This is a very different matter. The mere sense of superiority is not something in which any special policy can be recommended, because it is there and cannot be remedied. It is part of the whole position. But it is possible to restrain its expression. For that purpose it is of value to define it, to put it upon record and to estimate its effect upon our issue.

The Jew individually feels himself superior to his non-Jewish contemporary and neighbour of whatever race, and particularly of our race; the Jew feels his nation immeasurably superior to any other human community, and particularly to our modern national communities in Europe.

The frank statement of so simple and fundamental a truth is rarely made. It will sound, I fear, shocking in many ears. To many others it will sound not so much shocking as comic, and to many more stupefying.

The idea that the Jew should think himself our superior is something so incomprehensible to us that we forget the existence of the feeling. If it be constantly reiterated, for the purpose of dealing with this great political difficulty, it is perhaps reluctantly admitted, but still held as sort of abnormal, bewildering truth. I contend that the forgetfulness of that truth, the attempt to solve the problem without that truth remaining constant and fixed in the mind of the statesman, is in a very large measure the cause of our failure in the past; and that the way the Jew openly acts upon it in gesture, tone, manner, social assertion, is a very important factor in the quarrel between his race and ours.

Consider the attitude of statesmanship in the past towards this vital conflict. In every such attitude I think the Jewish conviction of superiority has been omitted.
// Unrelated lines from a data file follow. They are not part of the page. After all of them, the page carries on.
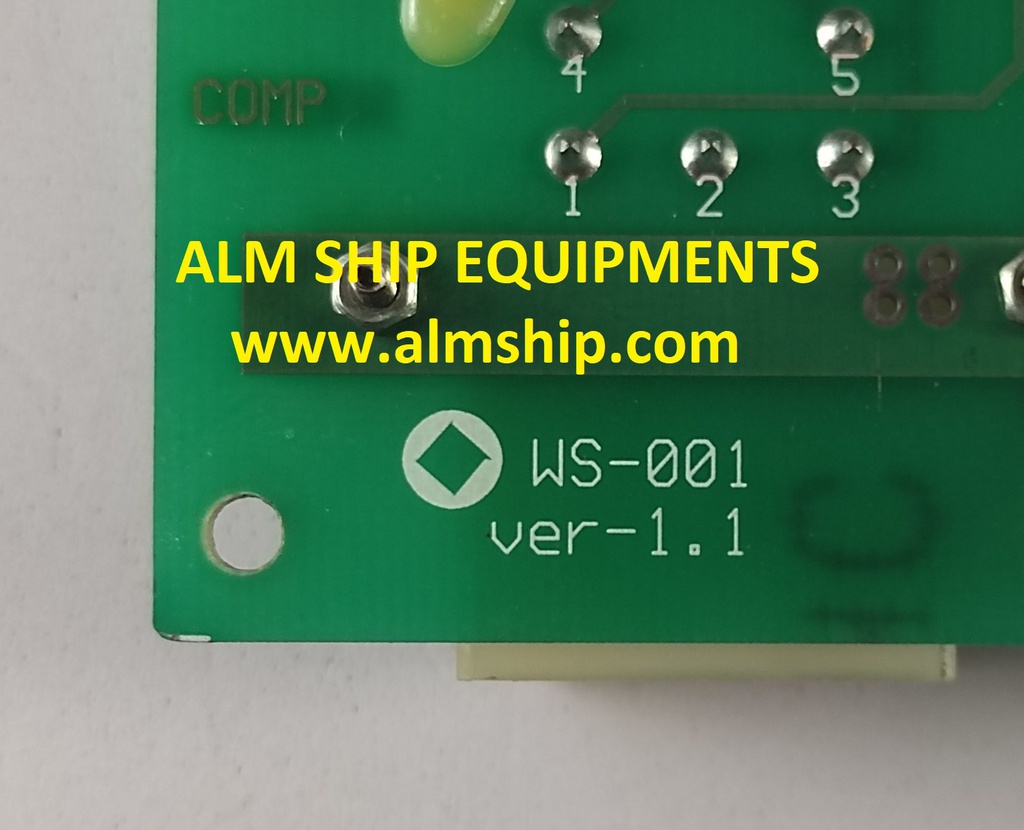 HYUNDAI MSU-111C HEEM-2 WS-001 VER-1.1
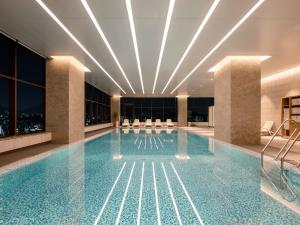 Novotel Ambassador Seoul Yongsan - Seoul Dragon City,Near National Museum Of Korea,5 star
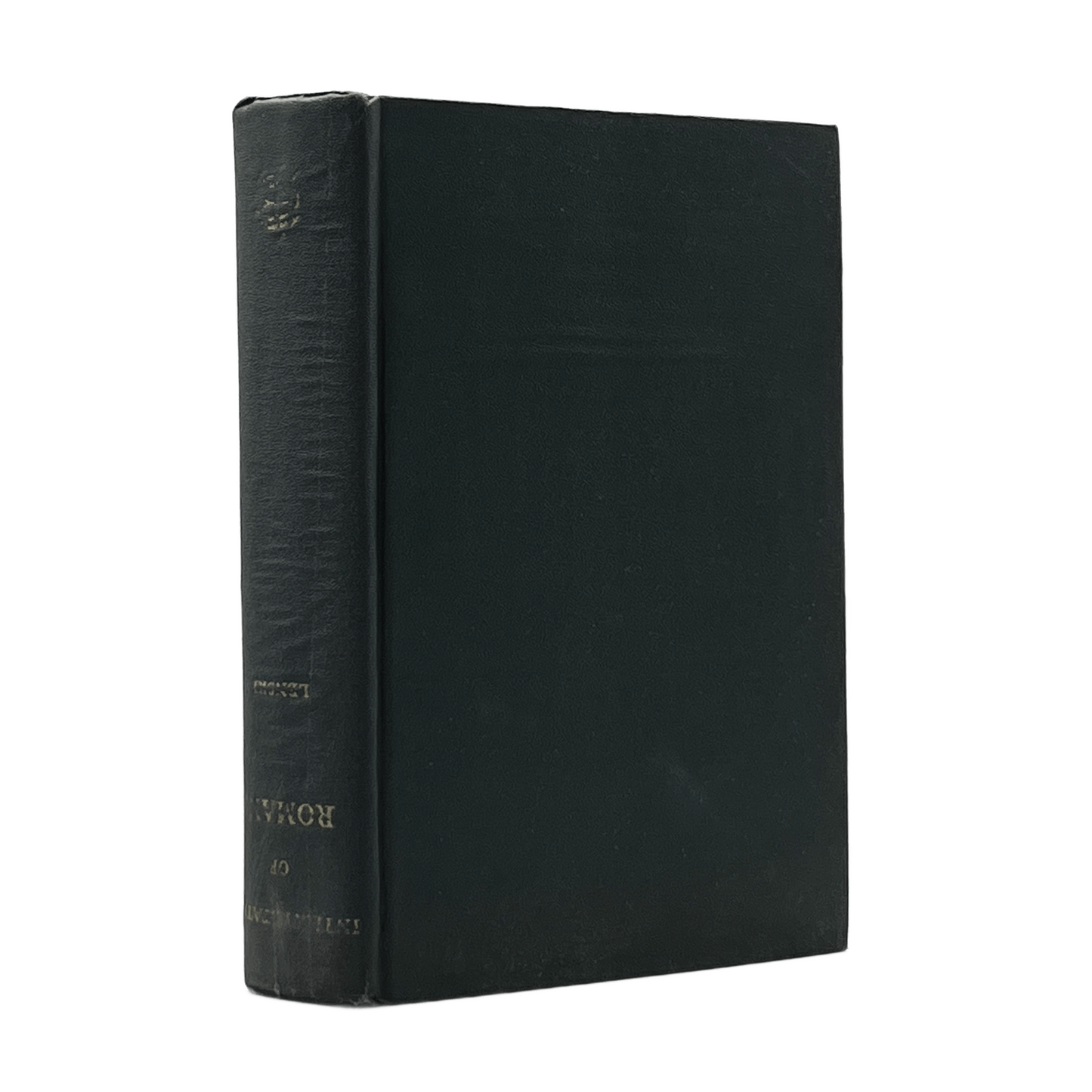 1933 CHARLES L. WARR. The Presbyterian Tradition A Scottish Layman's Handbook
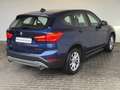 BMW X1 xDrive18dA Advantage Navi.LED.Leder.PDChinten Blau - thumbnail 4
For the attitudes taken up by European statesmen in the past towards the alien Jewish element in their midst have always been one of three sorts:—

(1) Either they have acted as though there were no Jewish nation, as though the Jew were merely a private citizen like any other who happened to have peculiar opinions and customs of his own but who was not substantially different from the men around him.

(2) Or they have attempted to suppress, or to expel, or to destroy the Jew with ignominy and violence.

(3) Or, while recognizing the existence of the Jewish nation as something separate from their own fellow-nationals whom they have to administrate, the statesmen have tried to arrive at equilibrium by a sort of pact in which Jewish separateness was recognized, but under conditions of disability.

Now in all these three methods there is absent all recognition of the Jewish feeling of superiority.